[Entries about spatial positioning]
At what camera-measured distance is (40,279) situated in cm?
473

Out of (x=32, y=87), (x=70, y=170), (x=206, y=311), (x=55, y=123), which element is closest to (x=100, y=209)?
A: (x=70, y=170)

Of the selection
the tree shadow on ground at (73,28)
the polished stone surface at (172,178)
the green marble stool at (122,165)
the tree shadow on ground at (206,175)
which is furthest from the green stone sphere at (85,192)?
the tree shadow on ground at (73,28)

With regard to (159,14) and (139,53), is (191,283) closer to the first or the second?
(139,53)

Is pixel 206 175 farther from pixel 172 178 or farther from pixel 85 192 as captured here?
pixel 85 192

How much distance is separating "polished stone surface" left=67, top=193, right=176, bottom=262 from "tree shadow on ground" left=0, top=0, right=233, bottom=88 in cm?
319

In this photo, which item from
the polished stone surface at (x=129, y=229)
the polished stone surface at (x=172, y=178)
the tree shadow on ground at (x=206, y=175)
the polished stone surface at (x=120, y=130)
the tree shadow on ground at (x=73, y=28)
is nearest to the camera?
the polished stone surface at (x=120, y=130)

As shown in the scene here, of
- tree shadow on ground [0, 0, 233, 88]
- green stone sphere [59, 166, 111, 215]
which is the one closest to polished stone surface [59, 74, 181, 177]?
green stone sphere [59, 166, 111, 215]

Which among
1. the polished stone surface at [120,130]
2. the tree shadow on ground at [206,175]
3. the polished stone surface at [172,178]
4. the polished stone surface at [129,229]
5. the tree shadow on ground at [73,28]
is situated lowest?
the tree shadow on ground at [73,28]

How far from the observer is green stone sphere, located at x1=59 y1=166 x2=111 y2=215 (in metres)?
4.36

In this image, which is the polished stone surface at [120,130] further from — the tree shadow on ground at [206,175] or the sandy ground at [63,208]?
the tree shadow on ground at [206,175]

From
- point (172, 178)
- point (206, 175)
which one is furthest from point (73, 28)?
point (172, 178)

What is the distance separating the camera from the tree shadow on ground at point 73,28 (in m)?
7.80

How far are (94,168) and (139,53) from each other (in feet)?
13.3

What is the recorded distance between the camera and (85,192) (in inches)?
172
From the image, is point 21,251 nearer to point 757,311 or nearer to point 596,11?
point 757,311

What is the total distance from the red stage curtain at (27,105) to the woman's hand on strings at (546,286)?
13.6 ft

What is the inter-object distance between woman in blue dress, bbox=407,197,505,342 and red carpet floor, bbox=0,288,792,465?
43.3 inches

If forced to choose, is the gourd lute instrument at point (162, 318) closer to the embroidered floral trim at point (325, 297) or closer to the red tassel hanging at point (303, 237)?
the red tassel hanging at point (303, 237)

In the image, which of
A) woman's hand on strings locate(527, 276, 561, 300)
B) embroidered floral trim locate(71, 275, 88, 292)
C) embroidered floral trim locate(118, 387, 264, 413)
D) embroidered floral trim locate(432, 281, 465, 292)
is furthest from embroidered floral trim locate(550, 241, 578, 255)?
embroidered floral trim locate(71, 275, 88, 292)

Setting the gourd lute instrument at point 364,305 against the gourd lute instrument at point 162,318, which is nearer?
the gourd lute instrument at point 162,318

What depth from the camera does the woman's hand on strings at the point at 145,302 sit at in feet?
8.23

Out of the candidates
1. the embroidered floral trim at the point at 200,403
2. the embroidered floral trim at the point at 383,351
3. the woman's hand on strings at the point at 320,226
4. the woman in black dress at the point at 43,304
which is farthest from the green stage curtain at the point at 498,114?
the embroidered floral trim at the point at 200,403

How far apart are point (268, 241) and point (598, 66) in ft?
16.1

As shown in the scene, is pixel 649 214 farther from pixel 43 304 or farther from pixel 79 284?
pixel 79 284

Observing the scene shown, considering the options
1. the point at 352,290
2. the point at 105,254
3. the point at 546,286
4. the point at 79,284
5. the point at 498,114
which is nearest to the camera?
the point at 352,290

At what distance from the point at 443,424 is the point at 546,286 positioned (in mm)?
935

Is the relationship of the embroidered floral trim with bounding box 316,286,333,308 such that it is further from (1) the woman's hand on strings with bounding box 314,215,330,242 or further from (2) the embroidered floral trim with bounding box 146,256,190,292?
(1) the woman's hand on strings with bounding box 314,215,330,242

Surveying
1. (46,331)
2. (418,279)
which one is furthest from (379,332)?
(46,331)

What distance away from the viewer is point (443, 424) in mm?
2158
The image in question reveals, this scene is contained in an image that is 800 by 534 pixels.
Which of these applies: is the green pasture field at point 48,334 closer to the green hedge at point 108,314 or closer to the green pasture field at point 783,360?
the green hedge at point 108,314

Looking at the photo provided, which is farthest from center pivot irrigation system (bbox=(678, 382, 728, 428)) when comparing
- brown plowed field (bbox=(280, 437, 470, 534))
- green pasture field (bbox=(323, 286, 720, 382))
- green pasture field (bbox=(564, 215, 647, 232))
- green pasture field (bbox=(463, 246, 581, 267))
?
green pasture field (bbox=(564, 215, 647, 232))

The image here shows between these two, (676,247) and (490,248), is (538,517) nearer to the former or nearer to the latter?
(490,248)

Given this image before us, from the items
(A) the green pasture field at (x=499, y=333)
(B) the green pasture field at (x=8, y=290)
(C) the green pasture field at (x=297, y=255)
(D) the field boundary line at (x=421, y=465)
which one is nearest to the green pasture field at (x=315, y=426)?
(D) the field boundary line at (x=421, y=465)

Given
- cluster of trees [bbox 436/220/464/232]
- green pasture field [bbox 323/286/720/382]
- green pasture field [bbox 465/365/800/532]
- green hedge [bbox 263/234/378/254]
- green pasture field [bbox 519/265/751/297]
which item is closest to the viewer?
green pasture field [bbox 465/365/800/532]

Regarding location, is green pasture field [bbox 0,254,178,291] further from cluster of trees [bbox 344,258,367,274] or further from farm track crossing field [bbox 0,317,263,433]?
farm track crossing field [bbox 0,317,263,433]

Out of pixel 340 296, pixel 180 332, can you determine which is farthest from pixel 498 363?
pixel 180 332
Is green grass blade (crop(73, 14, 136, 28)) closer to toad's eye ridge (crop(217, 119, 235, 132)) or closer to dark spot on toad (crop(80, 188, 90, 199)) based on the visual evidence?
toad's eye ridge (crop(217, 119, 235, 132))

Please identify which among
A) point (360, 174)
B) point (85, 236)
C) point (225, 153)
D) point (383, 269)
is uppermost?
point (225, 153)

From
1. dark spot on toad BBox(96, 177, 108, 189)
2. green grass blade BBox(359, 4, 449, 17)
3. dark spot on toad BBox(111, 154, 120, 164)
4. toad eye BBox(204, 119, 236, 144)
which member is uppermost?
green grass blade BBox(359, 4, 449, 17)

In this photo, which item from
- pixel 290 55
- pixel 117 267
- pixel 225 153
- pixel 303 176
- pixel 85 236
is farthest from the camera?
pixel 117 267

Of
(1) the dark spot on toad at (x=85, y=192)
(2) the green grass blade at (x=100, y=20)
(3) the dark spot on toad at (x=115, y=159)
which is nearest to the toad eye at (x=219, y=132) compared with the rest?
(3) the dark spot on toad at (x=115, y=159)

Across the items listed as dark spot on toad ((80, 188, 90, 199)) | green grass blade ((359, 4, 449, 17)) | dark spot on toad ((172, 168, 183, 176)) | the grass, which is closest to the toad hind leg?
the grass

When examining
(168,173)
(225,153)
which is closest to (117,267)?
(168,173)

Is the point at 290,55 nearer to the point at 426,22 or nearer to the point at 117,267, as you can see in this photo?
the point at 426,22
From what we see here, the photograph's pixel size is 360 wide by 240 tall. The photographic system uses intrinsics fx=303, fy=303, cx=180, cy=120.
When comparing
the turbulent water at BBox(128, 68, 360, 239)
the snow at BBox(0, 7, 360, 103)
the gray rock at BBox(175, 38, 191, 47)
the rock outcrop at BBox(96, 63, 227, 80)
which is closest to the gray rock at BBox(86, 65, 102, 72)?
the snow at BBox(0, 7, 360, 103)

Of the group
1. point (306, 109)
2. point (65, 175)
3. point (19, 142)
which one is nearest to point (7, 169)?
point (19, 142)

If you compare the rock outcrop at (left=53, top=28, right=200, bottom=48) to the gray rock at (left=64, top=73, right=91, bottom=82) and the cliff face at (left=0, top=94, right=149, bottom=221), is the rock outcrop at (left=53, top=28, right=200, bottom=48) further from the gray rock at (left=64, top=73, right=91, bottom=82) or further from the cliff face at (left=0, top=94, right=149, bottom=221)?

▶ _Aim of the exercise_: Output, unchanged, the lines above that run from the one containing "How far are" through the one containing "43.3 inches", including both of those lines.

▶ _Right answer_:
How far are (94,168) and (139,53) from each other (in feet)?
13.3

What is the recorded distance between the camera and (85,192) (in inches)?
172
From the image, is point 21,251 nearer to point 757,311 or nearer to point 596,11?
point 757,311

What is the total distance from the red stage curtain at (27,105) to the woman's hand on strings at (546,286)?
13.6 ft

What is the inter-object distance between woman in blue dress, bbox=407,197,505,342 and red carpet floor, bbox=0,288,792,465?
43.3 inches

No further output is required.